#### Passage given:
============================================================

Kenora Chiefs Advisory offers documentary about programs and services for First Nations youth in Ontario


A new documentary by the Kenora Chiefs Advisory highlights some of the programs they have for the communities they serve, but also the programs offered to youth to deal with the intergenerational trauma of the past.

The Journey Home is a short film that touches on past harm First Nations people and communities have faced like residential schools and children in care.

The 12 minute film also explores programs and services the Kenora Chiefs Advisory offers young people to help heal from the intergenerational trauma.

“We work with them through the trauma they’ve experienced in their life, we help guide them to setting themselves goals of where they want to go, and giving them like I say, opportunities just to have fun you know there’s so much sorrow in our First Nation communities we all know that. And you know crisis after crises after crisis happens in our community you know youth need to have some fun,” said Joe Barnes, executive director of the advisory.

The main focal point of the short film is a youth and family wellness camp that is accessible by all the communities that was purchased in 2021.

============================================================

#### Your tasks:
a) Based on Joe Barnes's quote in the Kenora Chiefs Advisory article, list the things the advisory does with young people.
b) According to the Kenora Chiefs Advisory article, why does Joe Barnes say youth need to have some fun? Answer in one to three sentences.
c) Continue the Kenora Chiefs Advisory article from its last sentence.

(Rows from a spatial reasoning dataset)
============================================================

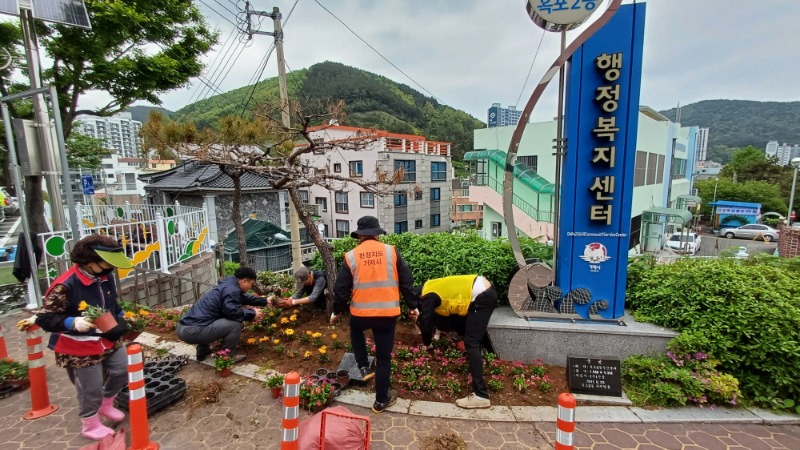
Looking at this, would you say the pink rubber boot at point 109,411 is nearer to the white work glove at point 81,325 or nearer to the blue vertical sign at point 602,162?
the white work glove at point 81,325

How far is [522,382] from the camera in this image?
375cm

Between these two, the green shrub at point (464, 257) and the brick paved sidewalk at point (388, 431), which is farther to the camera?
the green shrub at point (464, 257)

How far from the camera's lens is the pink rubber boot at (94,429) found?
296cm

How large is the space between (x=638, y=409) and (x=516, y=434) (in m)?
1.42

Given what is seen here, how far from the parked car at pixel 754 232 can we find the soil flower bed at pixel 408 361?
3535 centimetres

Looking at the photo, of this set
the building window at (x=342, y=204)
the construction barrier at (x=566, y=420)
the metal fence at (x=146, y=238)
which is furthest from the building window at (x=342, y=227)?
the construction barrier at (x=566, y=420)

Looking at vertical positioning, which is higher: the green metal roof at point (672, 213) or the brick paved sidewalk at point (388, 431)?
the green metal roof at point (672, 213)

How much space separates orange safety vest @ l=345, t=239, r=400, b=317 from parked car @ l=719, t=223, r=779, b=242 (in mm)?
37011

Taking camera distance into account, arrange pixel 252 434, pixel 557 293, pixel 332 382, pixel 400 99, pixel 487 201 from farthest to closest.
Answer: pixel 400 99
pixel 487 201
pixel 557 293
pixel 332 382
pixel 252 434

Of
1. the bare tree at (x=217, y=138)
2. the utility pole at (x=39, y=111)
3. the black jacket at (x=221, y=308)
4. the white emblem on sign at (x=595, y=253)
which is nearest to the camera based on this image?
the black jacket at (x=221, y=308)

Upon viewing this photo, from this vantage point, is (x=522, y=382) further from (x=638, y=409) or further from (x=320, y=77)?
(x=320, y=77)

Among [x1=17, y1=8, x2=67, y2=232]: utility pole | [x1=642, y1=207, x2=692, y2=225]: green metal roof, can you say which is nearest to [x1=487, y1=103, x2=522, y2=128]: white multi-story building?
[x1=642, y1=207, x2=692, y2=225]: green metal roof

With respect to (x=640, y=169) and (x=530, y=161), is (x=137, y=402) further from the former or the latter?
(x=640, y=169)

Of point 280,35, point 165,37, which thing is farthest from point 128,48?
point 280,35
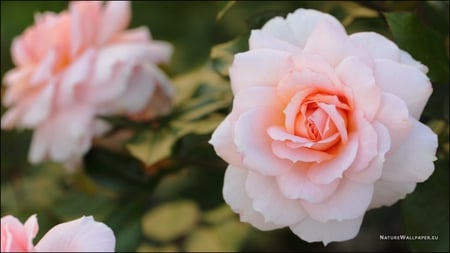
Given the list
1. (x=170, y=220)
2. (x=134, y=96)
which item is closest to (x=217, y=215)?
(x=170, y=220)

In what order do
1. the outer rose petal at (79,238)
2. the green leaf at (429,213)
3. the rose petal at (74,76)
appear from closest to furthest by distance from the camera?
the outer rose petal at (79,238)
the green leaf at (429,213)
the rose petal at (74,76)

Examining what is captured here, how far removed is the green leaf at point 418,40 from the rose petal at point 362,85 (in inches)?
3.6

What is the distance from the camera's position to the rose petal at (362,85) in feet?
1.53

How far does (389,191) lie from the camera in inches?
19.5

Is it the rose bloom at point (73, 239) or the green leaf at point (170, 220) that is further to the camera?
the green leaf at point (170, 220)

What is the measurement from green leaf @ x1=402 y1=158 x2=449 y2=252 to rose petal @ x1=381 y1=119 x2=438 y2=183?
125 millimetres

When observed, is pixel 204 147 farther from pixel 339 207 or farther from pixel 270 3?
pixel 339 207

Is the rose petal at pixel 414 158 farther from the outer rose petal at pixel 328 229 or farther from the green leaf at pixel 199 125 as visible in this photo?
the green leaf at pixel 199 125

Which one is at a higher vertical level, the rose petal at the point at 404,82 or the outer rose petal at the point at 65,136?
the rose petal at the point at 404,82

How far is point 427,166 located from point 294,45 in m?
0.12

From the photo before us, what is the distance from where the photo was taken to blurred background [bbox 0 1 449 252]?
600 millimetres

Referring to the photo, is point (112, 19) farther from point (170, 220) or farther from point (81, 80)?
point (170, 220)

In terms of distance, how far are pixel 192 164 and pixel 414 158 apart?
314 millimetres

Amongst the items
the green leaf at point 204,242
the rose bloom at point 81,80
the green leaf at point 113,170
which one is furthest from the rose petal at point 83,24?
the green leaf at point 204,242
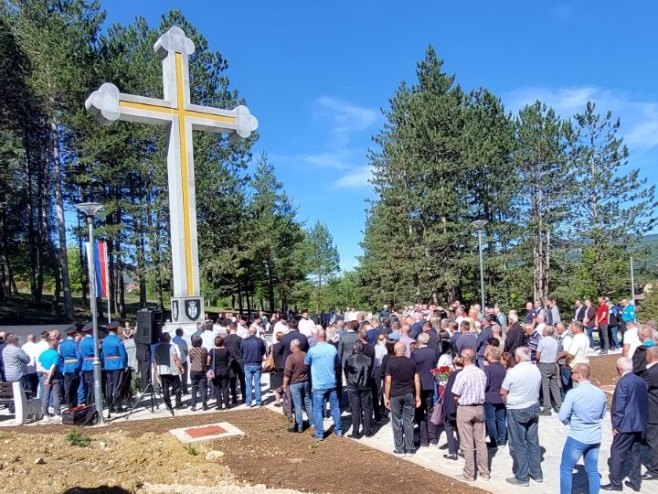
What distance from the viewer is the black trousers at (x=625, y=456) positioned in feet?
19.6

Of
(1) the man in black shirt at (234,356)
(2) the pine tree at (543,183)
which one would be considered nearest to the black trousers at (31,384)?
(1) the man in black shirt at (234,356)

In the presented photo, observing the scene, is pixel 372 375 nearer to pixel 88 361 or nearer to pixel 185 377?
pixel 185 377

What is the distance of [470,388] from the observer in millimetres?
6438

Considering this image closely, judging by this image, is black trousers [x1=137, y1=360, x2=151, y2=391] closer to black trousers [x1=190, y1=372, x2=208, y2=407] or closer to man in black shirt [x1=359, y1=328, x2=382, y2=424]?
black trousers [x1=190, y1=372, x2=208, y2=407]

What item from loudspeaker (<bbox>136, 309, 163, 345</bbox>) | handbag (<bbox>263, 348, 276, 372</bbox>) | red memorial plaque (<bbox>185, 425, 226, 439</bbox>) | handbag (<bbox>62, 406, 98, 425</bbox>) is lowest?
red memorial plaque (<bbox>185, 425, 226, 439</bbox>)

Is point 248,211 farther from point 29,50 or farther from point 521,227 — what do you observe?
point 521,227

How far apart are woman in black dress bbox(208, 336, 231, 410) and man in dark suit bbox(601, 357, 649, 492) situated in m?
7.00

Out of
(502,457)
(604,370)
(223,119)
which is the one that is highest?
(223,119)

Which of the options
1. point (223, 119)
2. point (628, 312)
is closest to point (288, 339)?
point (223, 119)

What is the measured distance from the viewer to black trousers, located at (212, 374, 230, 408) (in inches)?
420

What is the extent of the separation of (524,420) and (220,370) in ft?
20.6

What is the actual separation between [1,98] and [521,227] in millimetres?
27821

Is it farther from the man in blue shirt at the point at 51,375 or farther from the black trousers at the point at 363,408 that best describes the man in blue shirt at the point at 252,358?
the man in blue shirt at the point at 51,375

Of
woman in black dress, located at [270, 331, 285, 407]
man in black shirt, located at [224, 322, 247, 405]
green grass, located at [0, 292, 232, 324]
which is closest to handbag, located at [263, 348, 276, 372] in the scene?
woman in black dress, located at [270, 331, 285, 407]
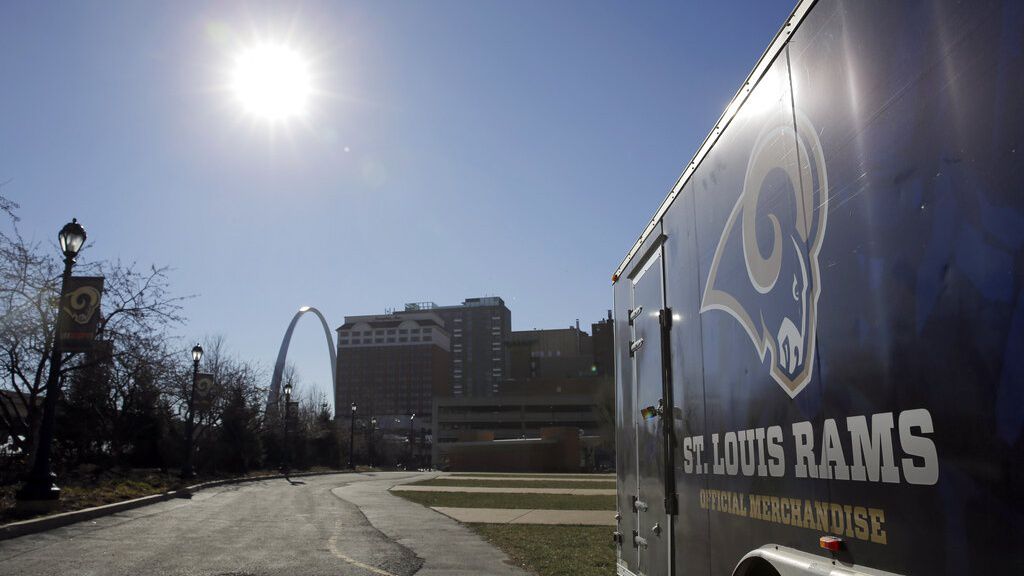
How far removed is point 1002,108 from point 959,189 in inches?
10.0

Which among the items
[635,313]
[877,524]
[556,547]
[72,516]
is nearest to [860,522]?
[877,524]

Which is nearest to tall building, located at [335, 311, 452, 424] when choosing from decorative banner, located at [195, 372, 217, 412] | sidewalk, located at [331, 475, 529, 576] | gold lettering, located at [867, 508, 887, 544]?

============================================================

#### Per-task answers:
a)
- Works with them through the trauma they've experienced in their lives
- Helps guide them to set goals for where they want to go
- Gives them opportunities to have fun

b) Barnes says there is so much sorrow in First Nation communities. He adds that crisis after crisis happens there, so youth need to have some fun.

c)
“We have rolling hills, we have our own sacred teaching sites where we intend to have bigger events for our kids, we have areas identified for our elders, areas identified for specific teachings with our you know whether it be traditional ceremonies, everything from top to bottom and that space is true healing,” said Chief Lorraine Cobiness of Niisaachewan Anishinaabe Nation.

“We need people to know that we are here, we are not going anywhere, we know what we’re doing and we know how to participate, focus and take care of our most valuable resource which is our children. Build them up, make them strong. We know what works, what hasn’t worked and sit back and listen, sit back and take notes, sit back and learn from what we know is best.”

Cobiness is also the president of the Kenora Chiefs Advisory, which was started in 1995 and is an alliance of nine independent First Nations within the western region of Ontario. Some of the First Nations include Washagamis Bay First Nation, Shoal Lake 40 First Nation and Wabaseemoong First Nation.

An elder’s council, youth council and the communities collaborate on initiatives. Their mandate is to provide programs and services to First Nations in the field of health, education and social services.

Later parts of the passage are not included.